CHAPITRE IX.
La vanité.—La vanité est ce dont il est le moins parlé dans ce chapitre; il n’en est question qu’au commencement et à la fin; il n’en est pas moins des plus beaux, plein d’idées profondes, fines, ingénieuses, sérieuses et folles, tristes ou gaies, quelquefois fausses, traitées avec verve, et où l’auteur se révèle un parfait égoïste. Il amuse, intéresse et captive, et non seulement se fait lire, mais conduit à penser, ce qui du reste est, en général, le principal mérite des Essais. Naigeon.
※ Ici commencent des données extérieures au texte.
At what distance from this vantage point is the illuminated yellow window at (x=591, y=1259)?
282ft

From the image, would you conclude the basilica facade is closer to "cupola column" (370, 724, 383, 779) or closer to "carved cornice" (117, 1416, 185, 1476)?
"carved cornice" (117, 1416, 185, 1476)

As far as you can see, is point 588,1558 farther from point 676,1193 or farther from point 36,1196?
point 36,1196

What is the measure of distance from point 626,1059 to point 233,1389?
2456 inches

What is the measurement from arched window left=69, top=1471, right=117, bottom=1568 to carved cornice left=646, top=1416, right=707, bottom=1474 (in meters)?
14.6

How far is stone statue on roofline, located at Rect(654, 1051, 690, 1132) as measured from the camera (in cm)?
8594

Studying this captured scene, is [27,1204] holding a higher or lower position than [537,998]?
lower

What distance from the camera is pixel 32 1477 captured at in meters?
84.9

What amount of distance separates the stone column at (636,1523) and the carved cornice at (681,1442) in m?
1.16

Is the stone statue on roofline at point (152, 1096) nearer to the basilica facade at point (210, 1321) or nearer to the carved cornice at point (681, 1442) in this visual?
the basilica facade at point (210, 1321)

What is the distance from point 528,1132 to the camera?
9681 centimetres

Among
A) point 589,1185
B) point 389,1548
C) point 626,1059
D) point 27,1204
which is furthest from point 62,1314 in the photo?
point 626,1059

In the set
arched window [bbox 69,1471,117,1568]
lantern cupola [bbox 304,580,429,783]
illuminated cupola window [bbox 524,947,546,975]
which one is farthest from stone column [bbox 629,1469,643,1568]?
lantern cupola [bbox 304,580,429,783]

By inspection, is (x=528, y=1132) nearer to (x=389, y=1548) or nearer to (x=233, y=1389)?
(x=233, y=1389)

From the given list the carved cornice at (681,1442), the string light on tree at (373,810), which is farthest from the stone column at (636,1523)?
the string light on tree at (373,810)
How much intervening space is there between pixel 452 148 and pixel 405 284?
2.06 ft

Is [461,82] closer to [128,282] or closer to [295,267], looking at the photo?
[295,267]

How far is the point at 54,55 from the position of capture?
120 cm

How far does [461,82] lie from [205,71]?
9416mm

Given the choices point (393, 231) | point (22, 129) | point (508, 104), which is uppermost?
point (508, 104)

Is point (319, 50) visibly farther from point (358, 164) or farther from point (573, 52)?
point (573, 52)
12, Expresse.—Il n’y a peut-être pas de vanité plus réelle.
13, Exprimé.—«Vanité des vanités, tout n’est que vanité,» dit l’Ecclésiaste.
21, Bassins.—Vases de nuit.
26, Diomedes.—Montaigne semble avoir indiqué ici Diomède pour Didyme. Ce dernier, contemporain d’Auguste, était un grammairien grec d’Alexandrie, qui composa plus de 4.000 traités, tous perdus aujourd’hui; quant à Diomède, c’est un grammairien latin du Ve siècle, qui ne paraît pas avoir été aussi fécond et dont il reste des recherches sur la langue et la versification latines en trois livres.
30, Tempeste.—Allusion au silence qu’imposait Pythagore à ses disciples, qu’ils devaient garder pendant deux ans au moins et qui se prolongeait jusqu’à cinq pour ceux qu’il reconnaissait enclins à trop parler.
378,
1, Seiour.—De son oisiveté, de son repos.—Ce mot, attribué à un Galba quelconque, est de l’empereur Galba. Suétone, Galba, 9.
3, Coërction.—Répression, châtiment, peine, du latin coerctio qui a même sens.